§ Short problem
Reproduce the items from the line that has "What measurement of" through the line that has "105 centimetres", swapping "rough rock surface" for "jagged stone surface" and leaving everything else unchanged.

§ Dataset records
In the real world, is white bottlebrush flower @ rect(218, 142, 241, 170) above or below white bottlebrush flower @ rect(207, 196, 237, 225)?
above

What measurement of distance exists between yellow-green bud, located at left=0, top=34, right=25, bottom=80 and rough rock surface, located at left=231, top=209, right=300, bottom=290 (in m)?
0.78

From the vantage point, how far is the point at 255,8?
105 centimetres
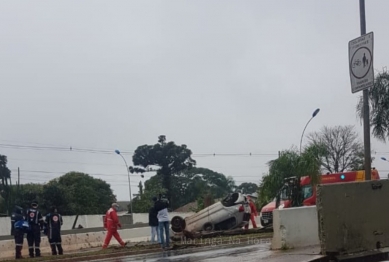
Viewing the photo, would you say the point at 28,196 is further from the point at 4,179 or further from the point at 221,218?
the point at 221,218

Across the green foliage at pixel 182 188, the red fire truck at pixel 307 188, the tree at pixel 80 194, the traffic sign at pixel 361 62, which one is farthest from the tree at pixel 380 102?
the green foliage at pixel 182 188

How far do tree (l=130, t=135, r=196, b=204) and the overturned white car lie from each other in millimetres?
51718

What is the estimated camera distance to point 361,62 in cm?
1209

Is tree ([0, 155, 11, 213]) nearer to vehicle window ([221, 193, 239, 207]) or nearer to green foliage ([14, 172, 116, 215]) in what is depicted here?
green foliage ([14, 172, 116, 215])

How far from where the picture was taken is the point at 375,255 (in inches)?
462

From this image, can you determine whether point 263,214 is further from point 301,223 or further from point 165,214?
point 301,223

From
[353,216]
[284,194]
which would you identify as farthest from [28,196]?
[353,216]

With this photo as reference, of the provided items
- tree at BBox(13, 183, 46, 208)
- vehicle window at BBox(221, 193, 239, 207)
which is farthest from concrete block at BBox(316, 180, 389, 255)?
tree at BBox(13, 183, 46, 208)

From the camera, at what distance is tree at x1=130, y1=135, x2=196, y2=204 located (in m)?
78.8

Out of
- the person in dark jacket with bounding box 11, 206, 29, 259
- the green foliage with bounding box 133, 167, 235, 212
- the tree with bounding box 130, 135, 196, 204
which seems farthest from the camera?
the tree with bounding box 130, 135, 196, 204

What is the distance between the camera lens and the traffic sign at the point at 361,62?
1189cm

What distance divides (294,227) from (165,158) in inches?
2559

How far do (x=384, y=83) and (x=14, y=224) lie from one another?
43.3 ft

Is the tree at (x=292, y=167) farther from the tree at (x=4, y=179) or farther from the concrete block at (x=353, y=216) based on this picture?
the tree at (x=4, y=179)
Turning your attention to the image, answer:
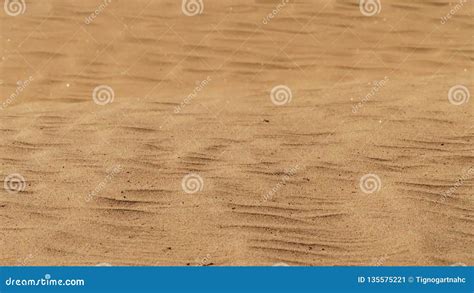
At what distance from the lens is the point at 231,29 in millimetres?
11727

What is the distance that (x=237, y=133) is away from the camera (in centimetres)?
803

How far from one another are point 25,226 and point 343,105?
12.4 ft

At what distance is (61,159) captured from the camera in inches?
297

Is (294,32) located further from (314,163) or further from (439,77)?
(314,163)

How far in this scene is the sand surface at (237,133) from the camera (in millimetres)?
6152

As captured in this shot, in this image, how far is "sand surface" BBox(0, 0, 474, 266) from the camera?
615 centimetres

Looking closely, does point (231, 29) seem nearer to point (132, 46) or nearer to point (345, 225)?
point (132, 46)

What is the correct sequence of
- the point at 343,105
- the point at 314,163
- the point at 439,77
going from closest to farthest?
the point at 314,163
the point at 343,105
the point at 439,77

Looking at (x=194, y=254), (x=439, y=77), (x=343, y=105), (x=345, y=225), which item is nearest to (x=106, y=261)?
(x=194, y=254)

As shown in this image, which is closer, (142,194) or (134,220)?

---

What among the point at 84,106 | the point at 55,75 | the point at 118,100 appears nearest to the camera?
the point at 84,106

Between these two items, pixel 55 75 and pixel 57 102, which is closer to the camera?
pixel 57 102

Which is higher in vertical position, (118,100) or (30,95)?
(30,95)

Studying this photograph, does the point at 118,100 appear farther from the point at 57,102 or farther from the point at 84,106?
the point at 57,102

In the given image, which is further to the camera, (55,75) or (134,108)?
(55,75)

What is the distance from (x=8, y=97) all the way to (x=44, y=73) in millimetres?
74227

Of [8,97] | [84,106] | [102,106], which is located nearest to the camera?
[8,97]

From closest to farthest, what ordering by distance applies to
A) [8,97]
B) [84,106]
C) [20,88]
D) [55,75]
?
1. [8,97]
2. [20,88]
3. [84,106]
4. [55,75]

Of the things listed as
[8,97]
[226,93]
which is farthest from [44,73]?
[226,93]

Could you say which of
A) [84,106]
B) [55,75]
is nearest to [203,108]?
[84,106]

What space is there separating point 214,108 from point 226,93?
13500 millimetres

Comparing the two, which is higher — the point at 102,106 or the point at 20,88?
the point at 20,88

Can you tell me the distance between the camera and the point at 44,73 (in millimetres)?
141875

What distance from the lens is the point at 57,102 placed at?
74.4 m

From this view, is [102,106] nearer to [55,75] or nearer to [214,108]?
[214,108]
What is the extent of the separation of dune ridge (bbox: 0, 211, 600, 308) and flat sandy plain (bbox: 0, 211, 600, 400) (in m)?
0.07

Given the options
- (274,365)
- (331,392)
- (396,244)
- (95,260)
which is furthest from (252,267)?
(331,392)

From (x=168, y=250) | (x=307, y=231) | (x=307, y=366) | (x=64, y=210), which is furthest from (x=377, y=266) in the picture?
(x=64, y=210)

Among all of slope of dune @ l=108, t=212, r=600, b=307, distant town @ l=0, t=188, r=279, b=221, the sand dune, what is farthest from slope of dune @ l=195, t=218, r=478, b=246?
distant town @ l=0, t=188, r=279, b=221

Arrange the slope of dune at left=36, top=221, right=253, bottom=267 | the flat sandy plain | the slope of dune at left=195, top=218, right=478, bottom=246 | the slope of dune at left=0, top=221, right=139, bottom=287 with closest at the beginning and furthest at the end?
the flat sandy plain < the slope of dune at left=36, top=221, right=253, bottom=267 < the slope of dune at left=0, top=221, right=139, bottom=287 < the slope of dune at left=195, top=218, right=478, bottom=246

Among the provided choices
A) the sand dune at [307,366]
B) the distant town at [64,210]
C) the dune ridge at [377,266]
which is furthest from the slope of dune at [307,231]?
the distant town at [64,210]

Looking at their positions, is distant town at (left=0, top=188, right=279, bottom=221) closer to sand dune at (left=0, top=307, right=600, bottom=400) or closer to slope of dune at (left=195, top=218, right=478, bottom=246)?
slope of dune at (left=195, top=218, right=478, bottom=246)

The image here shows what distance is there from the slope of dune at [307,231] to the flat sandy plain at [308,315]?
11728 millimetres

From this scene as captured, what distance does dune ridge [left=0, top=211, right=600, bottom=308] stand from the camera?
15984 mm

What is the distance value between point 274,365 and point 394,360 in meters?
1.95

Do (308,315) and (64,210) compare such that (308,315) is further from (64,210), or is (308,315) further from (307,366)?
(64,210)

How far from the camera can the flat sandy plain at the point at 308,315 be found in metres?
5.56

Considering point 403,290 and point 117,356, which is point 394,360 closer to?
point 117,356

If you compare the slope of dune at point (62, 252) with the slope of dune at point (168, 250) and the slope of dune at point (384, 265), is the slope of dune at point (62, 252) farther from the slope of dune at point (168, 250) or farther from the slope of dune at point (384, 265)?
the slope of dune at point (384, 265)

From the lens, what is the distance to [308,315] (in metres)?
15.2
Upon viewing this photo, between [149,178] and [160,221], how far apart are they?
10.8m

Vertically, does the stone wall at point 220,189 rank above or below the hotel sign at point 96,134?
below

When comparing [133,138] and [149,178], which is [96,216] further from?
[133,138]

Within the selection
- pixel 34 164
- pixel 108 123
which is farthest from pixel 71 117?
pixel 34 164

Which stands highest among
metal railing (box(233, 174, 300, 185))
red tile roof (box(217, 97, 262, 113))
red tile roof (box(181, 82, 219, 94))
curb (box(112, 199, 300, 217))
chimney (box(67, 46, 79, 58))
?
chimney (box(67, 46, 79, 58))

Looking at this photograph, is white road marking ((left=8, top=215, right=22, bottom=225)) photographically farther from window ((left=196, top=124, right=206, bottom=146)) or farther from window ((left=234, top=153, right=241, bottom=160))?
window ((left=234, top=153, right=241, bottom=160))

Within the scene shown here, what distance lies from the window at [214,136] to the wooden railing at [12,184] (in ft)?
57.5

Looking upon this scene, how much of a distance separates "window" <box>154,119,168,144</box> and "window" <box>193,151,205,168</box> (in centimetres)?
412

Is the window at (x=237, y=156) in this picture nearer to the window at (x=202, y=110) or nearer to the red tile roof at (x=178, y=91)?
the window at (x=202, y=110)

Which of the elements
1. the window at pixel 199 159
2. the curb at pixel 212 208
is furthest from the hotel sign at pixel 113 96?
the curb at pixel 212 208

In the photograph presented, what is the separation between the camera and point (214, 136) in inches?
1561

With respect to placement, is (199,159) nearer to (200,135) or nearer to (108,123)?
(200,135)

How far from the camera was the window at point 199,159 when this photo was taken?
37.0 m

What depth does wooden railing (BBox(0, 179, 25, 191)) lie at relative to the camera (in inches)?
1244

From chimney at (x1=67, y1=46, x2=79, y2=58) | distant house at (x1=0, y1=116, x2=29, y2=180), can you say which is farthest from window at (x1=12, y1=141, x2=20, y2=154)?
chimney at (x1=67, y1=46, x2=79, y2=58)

...

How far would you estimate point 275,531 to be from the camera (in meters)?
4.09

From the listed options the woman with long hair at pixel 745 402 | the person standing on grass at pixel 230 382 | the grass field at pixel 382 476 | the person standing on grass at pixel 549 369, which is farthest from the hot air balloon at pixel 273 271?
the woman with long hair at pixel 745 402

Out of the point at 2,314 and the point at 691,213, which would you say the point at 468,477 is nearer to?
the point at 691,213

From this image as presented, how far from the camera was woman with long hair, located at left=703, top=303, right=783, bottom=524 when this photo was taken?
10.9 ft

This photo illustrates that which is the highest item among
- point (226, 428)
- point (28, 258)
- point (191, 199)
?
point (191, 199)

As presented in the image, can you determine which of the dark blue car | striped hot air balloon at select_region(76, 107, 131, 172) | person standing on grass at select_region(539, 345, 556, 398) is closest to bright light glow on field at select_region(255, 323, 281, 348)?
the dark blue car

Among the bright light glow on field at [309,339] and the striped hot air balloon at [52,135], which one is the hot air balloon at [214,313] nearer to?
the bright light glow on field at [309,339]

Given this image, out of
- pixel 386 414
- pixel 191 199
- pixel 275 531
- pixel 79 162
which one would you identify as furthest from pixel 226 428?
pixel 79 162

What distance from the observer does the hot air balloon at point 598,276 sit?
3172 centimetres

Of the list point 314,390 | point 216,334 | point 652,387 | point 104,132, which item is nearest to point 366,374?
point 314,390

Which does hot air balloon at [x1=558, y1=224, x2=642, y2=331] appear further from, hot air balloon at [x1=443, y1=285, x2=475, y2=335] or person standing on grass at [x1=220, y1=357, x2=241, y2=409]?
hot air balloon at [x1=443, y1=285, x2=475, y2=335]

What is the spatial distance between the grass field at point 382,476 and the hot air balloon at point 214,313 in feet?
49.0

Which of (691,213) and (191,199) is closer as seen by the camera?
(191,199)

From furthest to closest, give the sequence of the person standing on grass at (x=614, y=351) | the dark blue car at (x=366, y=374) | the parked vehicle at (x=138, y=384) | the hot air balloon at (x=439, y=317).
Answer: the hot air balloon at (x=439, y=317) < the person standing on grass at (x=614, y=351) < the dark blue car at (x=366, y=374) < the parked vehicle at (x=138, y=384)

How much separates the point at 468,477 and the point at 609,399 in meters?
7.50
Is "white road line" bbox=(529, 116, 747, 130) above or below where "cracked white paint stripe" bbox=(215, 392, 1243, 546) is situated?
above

§ Solution
What measurement of distance exists between yellow-green bud, located at left=0, top=34, right=25, bottom=80 and jagged stone surface, located at left=231, top=209, right=300, bottom=290 (in m)?
0.78

From the vantage point, how far is the point at 255,8?
105 centimetres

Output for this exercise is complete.